Algoritmos de Via Aérea Difícil (VORTEX)
Devemos ter um plano claro para quando a intubação falha. O VORTEX considera 3 “linhas de vida” (dispositivos):
- Ventilação não invasiva (Máscara Facial).
- Intubação orotraqueal.
- Dispositivo supraglótico (Máscara Laríngea).
São permitidas no máximo 3 tentativas em cada linha de vida (a menos que haja um “game changer”), e pelo menos uma deve ser feita pelo médico mais experiente.

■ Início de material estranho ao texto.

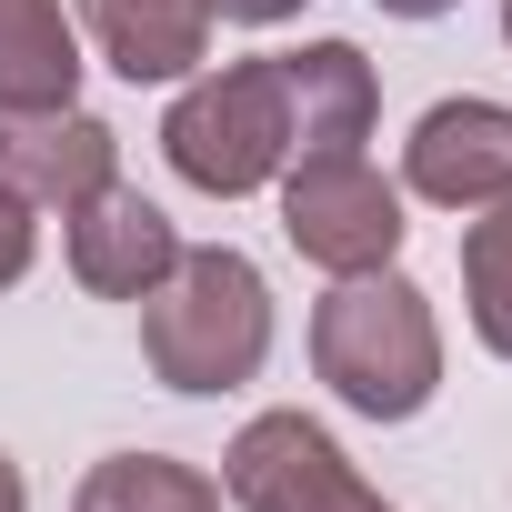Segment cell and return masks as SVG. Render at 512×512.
I'll return each instance as SVG.
<instances>
[{
    "label": "cell",
    "mask_w": 512,
    "mask_h": 512,
    "mask_svg": "<svg viewBox=\"0 0 512 512\" xmlns=\"http://www.w3.org/2000/svg\"><path fill=\"white\" fill-rule=\"evenodd\" d=\"M81 31L121 81H191L211 61V0H81Z\"/></svg>",
    "instance_id": "30bf717a"
},
{
    "label": "cell",
    "mask_w": 512,
    "mask_h": 512,
    "mask_svg": "<svg viewBox=\"0 0 512 512\" xmlns=\"http://www.w3.org/2000/svg\"><path fill=\"white\" fill-rule=\"evenodd\" d=\"M221 492L241 512H392L312 412H251L221 452Z\"/></svg>",
    "instance_id": "5b68a950"
},
{
    "label": "cell",
    "mask_w": 512,
    "mask_h": 512,
    "mask_svg": "<svg viewBox=\"0 0 512 512\" xmlns=\"http://www.w3.org/2000/svg\"><path fill=\"white\" fill-rule=\"evenodd\" d=\"M282 231L312 272L342 282V272H382L412 221H402V191L362 151H312V161L282 171Z\"/></svg>",
    "instance_id": "277c9868"
},
{
    "label": "cell",
    "mask_w": 512,
    "mask_h": 512,
    "mask_svg": "<svg viewBox=\"0 0 512 512\" xmlns=\"http://www.w3.org/2000/svg\"><path fill=\"white\" fill-rule=\"evenodd\" d=\"M0 512H31V502H21V472H11V452H0Z\"/></svg>",
    "instance_id": "e0dca14e"
},
{
    "label": "cell",
    "mask_w": 512,
    "mask_h": 512,
    "mask_svg": "<svg viewBox=\"0 0 512 512\" xmlns=\"http://www.w3.org/2000/svg\"><path fill=\"white\" fill-rule=\"evenodd\" d=\"M71 221V282L81 292H101V302H141L171 262H181V231H171V211L161 201H141V191H91L81 211H61Z\"/></svg>",
    "instance_id": "ba28073f"
},
{
    "label": "cell",
    "mask_w": 512,
    "mask_h": 512,
    "mask_svg": "<svg viewBox=\"0 0 512 512\" xmlns=\"http://www.w3.org/2000/svg\"><path fill=\"white\" fill-rule=\"evenodd\" d=\"M312 372L332 382L342 412L362 422H412L442 392V322L432 302L382 262V272H342L312 312Z\"/></svg>",
    "instance_id": "6da1fadb"
},
{
    "label": "cell",
    "mask_w": 512,
    "mask_h": 512,
    "mask_svg": "<svg viewBox=\"0 0 512 512\" xmlns=\"http://www.w3.org/2000/svg\"><path fill=\"white\" fill-rule=\"evenodd\" d=\"M71 512H221V482L171 452H111V462H91Z\"/></svg>",
    "instance_id": "7c38bea8"
},
{
    "label": "cell",
    "mask_w": 512,
    "mask_h": 512,
    "mask_svg": "<svg viewBox=\"0 0 512 512\" xmlns=\"http://www.w3.org/2000/svg\"><path fill=\"white\" fill-rule=\"evenodd\" d=\"M502 41H512V0H502Z\"/></svg>",
    "instance_id": "ac0fdd59"
},
{
    "label": "cell",
    "mask_w": 512,
    "mask_h": 512,
    "mask_svg": "<svg viewBox=\"0 0 512 512\" xmlns=\"http://www.w3.org/2000/svg\"><path fill=\"white\" fill-rule=\"evenodd\" d=\"M81 31L61 0H0V111H71Z\"/></svg>",
    "instance_id": "8fae6325"
},
{
    "label": "cell",
    "mask_w": 512,
    "mask_h": 512,
    "mask_svg": "<svg viewBox=\"0 0 512 512\" xmlns=\"http://www.w3.org/2000/svg\"><path fill=\"white\" fill-rule=\"evenodd\" d=\"M462 302H472L482 352L512 362V201H492V211L462 231Z\"/></svg>",
    "instance_id": "4fadbf2b"
},
{
    "label": "cell",
    "mask_w": 512,
    "mask_h": 512,
    "mask_svg": "<svg viewBox=\"0 0 512 512\" xmlns=\"http://www.w3.org/2000/svg\"><path fill=\"white\" fill-rule=\"evenodd\" d=\"M121 181V131L71 111H0V191L31 211H81L91 191Z\"/></svg>",
    "instance_id": "8992f818"
},
{
    "label": "cell",
    "mask_w": 512,
    "mask_h": 512,
    "mask_svg": "<svg viewBox=\"0 0 512 512\" xmlns=\"http://www.w3.org/2000/svg\"><path fill=\"white\" fill-rule=\"evenodd\" d=\"M292 11H302V0H211V21H241V31H272Z\"/></svg>",
    "instance_id": "9a60e30c"
},
{
    "label": "cell",
    "mask_w": 512,
    "mask_h": 512,
    "mask_svg": "<svg viewBox=\"0 0 512 512\" xmlns=\"http://www.w3.org/2000/svg\"><path fill=\"white\" fill-rule=\"evenodd\" d=\"M282 101H292V161H312V151H362L372 141L382 81L352 41H312V51H282Z\"/></svg>",
    "instance_id": "9c48e42d"
},
{
    "label": "cell",
    "mask_w": 512,
    "mask_h": 512,
    "mask_svg": "<svg viewBox=\"0 0 512 512\" xmlns=\"http://www.w3.org/2000/svg\"><path fill=\"white\" fill-rule=\"evenodd\" d=\"M402 181L442 211H492L512 201V111L502 101H432L402 141Z\"/></svg>",
    "instance_id": "52a82bcc"
},
{
    "label": "cell",
    "mask_w": 512,
    "mask_h": 512,
    "mask_svg": "<svg viewBox=\"0 0 512 512\" xmlns=\"http://www.w3.org/2000/svg\"><path fill=\"white\" fill-rule=\"evenodd\" d=\"M161 151L191 191L211 201H241L262 191L272 171H292V101H282V51L272 61H231V71H201L171 121H161Z\"/></svg>",
    "instance_id": "3957f363"
},
{
    "label": "cell",
    "mask_w": 512,
    "mask_h": 512,
    "mask_svg": "<svg viewBox=\"0 0 512 512\" xmlns=\"http://www.w3.org/2000/svg\"><path fill=\"white\" fill-rule=\"evenodd\" d=\"M141 352L171 392H241L272 352V282L241 251H181L141 292Z\"/></svg>",
    "instance_id": "7a4b0ae2"
},
{
    "label": "cell",
    "mask_w": 512,
    "mask_h": 512,
    "mask_svg": "<svg viewBox=\"0 0 512 512\" xmlns=\"http://www.w3.org/2000/svg\"><path fill=\"white\" fill-rule=\"evenodd\" d=\"M31 251H41V231H31V201H11V191H0V292H11V282L31 272Z\"/></svg>",
    "instance_id": "5bb4252c"
},
{
    "label": "cell",
    "mask_w": 512,
    "mask_h": 512,
    "mask_svg": "<svg viewBox=\"0 0 512 512\" xmlns=\"http://www.w3.org/2000/svg\"><path fill=\"white\" fill-rule=\"evenodd\" d=\"M372 11H392V21H442L452 0H372Z\"/></svg>",
    "instance_id": "2e32d148"
}]
</instances>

O Plano de Ação (A, B, C, D)
Se a APA identificou uma VAD, seguimos um plano:
- Plano A: Ventilação com máscara facial e intubação traqueal.
- Falha na Intubação -> Vai para o Plano B.
- Plano B: Manutenção da oxigenação e inserção de Dispositivo Supraglótico (VRS).
- Se tiver sucesso na ventilação com o VRS, “Pare e Pense”: 1. Acordar o paciente; 2. Intubar através do VRS; 3. Prosseguir sem intubar; 4. Via aérea cirúrgica.
- Falha na ventilação com VRS -> Vai para o Plano C.
- Plano C: Tentativa final de ventilação com máscara facial.
- Se sucesso -> Acordar o paciente.
- Falha (CICO) -> Vai para o Plano D.
- Plano D: Acesso emergencial à parte frontal do pescoço.
- Realizar cricotireoidostomia. Este é o cenário “Não Consigo Intubar, Não Consigo Oxigenar” (CICO).